This article talks about master’s degree programs in computer education and their education requirements, coursework, career choices, and job and wage outlook.
Master’s Programs in Computer Education
Current teachers seeking to incorporate computers and other technology into their classrooms would benefit from enrolling in Master of Science (M.S.) in Computer Education programs. Aspiring educators seeking to instruct students on computer literacy and applications would also benefit from the program.
Full-time students can complete a master’s program in computer education within a year. Part- and full-time options are available through many schools; in some schools, classes are offered late in the afternoon and evening to facilitate working students.
Students are provided with a general base in computer systems and technologies, apart from training in cognitive systems, including artificial intelligence, and human thinking and interactions. Students enrolled in many programs are allowed to select courses that will help them fulfill their career goals. They may be required to complete a thesis.
Admission criteria typically require incoming students to hold an undergraduate degree from an accredited school, regardless of the major. However, students are typically expected to have basic to advanced proficiency in computer skills and techniques, apart from a background in education. The latter requirement is available through an undergraduate degree in education or teaching experience.
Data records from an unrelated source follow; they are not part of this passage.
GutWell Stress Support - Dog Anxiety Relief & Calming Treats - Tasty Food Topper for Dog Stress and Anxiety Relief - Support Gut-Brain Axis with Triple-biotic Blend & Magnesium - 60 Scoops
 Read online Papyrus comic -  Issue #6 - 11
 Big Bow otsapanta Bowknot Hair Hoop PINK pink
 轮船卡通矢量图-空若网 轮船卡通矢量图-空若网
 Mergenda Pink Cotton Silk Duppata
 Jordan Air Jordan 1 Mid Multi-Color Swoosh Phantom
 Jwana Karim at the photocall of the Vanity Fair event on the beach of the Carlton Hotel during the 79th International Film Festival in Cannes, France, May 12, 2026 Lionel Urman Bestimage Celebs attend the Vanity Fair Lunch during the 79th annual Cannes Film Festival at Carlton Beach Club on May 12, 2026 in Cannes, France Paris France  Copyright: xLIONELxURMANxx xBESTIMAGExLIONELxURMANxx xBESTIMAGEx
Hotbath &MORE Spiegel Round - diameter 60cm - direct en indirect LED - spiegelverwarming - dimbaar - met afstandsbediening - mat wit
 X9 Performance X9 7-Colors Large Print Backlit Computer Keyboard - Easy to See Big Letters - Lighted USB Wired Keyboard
Program coursework begins with core courses in computer education and science. Coursework then branches into diverse tracks devised to train students to seek careers such as higher education instructor, private and public educator or computer developer and systems designer. Core coursework may cover topic areas such as:
•Curriculum development and analysis
•Computer education research and analysis
•Human and computer interactions
•Computer instructional techniques and philosophies
•Developing computer systems, hardware, and software
•Advanced, intermediate and basic computer techniques
Program graduates may seek jobs teaching computer courses in various corporate, private, and academic environments. They should also be adept at designing and evaluating educational software. They may choose from possible job options such as:
•Computer network designer or director
•Academic media specialist
•Computer education specialist
•Middle or high school computer science teacher
•Assistant professor of computer science
•Computer hardware and software developer
Job and Wage Outlook
Over the 2010 – 2020 decade, a job growth rate of 9% has been predicted for middle school career/technical teachers. During the same period, high school career/technical teachers are expected to see a 1% growth (U.S. Bureau of Labor Statistics). In May 2014, middle school career/technical teachers brought in an average annual wage of $56,970. High school career/technical teachers earned $57,370 per annum, on average.